[Begin Selected excerpt]

Step 8: Join Worker Nodes

On both worker nodes, run the join command from previous step:

sudo kubeadm join <MASTER_IP>:6443 --token <TOKEN> --discovery-token-ca-cert-hash <HASH>

Step 9: Verify Cluster

On master node:

kubectl get nodes
kubectl get pods -A

Phase 4: Storage Setup

Step 10: Install EBS CSI Driver

# Install EBS CSI Driver
kubectl apply -k "github.com/kubernetes-sigs/aws-ebs-csi-driver/deploy/kubernetes/overlays/stable/?ref=release-1.23"

# Verify installation
kubectl get pods -n kube-system | grep ebs-csi

Step 11: Create Storage Class

Create ebs-storageclass.yaml:

apiVersion: storage.k8s.io/v1
kind: StorageClass
metadata:
  name: ebs-gp3
provisioner: ebs.csi.aws.com
parameters:
  type: gp3
  iops: "3000"

[End Selected excerpt]
[Begin Entries shown]

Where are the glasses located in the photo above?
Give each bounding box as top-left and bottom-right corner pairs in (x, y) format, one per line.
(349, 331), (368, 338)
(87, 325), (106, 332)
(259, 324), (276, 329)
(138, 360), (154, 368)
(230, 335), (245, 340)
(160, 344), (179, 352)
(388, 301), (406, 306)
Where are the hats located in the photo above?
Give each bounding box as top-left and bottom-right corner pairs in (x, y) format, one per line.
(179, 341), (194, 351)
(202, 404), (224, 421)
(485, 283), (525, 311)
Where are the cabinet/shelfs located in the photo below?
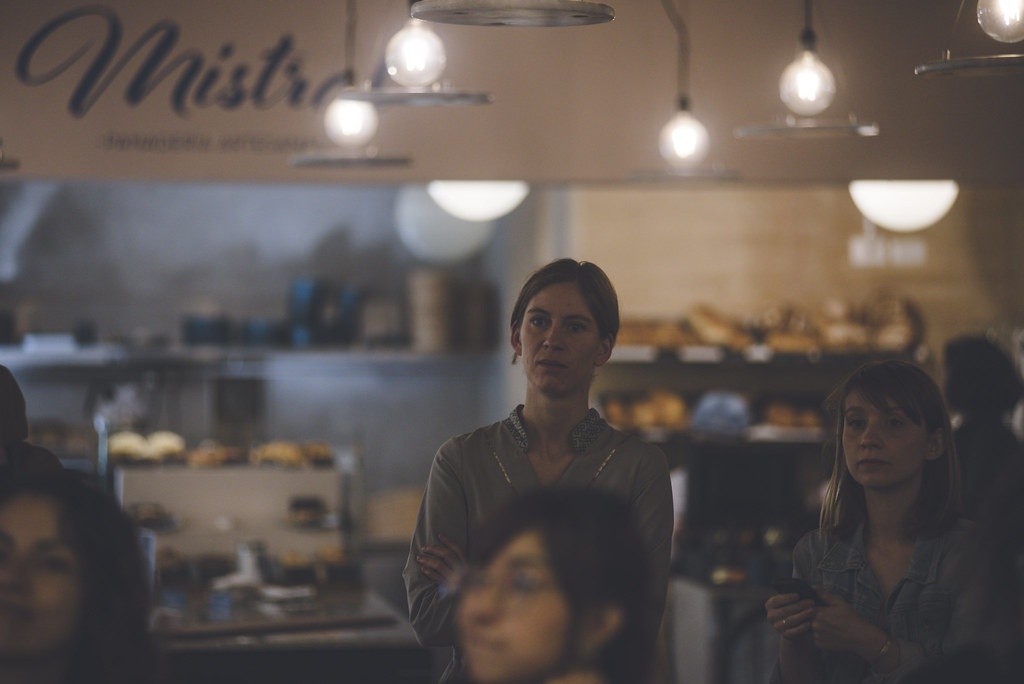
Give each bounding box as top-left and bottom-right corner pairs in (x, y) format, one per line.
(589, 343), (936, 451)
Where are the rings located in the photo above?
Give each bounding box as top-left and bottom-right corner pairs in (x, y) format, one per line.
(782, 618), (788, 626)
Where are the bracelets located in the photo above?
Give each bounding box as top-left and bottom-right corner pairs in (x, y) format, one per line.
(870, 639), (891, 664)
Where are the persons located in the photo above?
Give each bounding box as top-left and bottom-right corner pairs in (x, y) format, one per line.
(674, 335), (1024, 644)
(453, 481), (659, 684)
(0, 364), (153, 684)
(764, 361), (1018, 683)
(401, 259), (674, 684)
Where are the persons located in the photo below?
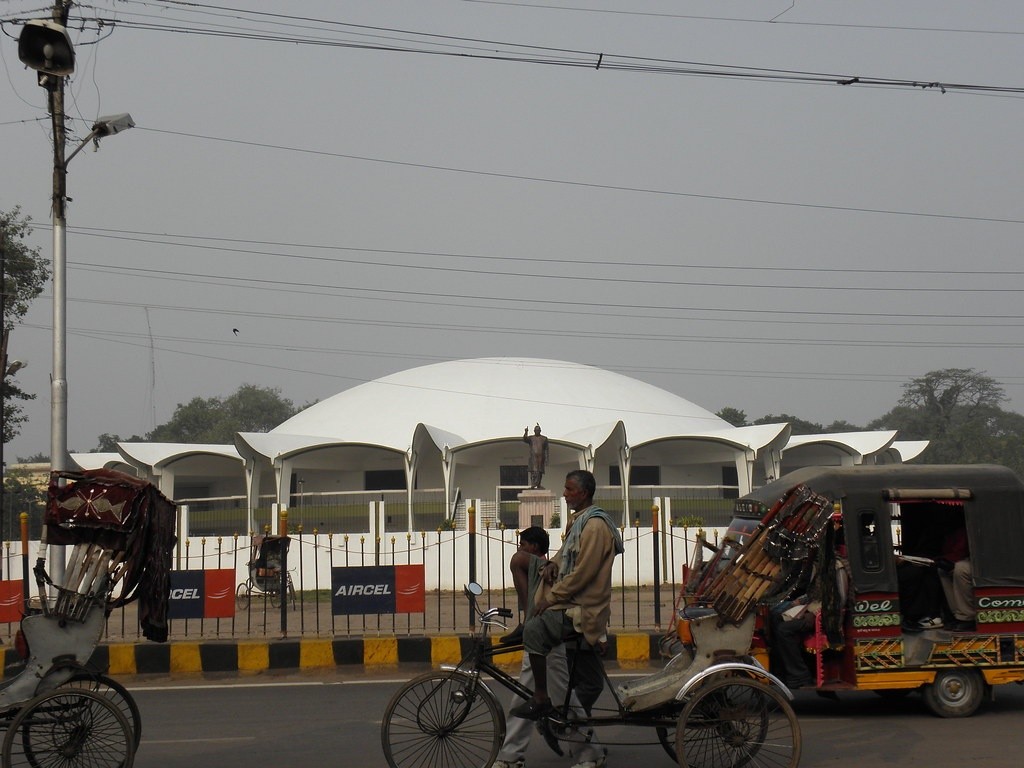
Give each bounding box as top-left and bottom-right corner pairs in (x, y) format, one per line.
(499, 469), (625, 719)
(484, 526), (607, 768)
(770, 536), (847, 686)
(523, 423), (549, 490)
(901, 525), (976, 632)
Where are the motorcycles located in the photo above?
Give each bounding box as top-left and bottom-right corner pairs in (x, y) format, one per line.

[End Entries shown]

- [Directive 1] From the Kubernetes setup guide, list the title of every numbered step it includes.
- [Directive 2] Write the next part of the Kubernetes setup guide, picking up right after its last line.

- [Exercise result 1]
Join Worker Nodes
Verify Cluster
Install EBS CSI Driver
Create Storage Class

- [Exercise result 2]
  throughput: "125"
  encrypted: "true"
volumeBindingMode: WaitForFirstConsumer
allowVolumeExpansion: true
reclaimPolicy: Retain

Apply the storage class:

kubectl apply -f ebs-storageclass.yaml

Phase 5: Helm and QDrant Deployment

Step 12: Install Helm

On master node:

curl https://baltocdn.com/helm/signing.asc | gpg --dearmor | sudo tee /usr/share/keyrings/helm.gpg > /dev/null
echo "deb [arch=$(dpkg --print-architecture) signed-by=/usr/share/keyrings/helm.gpg] https://baltocdn.com/helm/stable/debian/ all main" | sudo tee /etc/apt/sources.list.d/helm-stable-debian.list
sudo apt update
sudo apt install helm

Step 13: Add QDrant Helm Repository

helm repo add qdrant https://qdrant.github.io/qdrant-helm
helm repo update

Step 14: Create QDrant Values File

Create qdrant-values.yaml:

# QDrant Cluster Configuration
replicaCount: 3

image:
  repository: qdrant/qdrant
  tag: "v1.7.4"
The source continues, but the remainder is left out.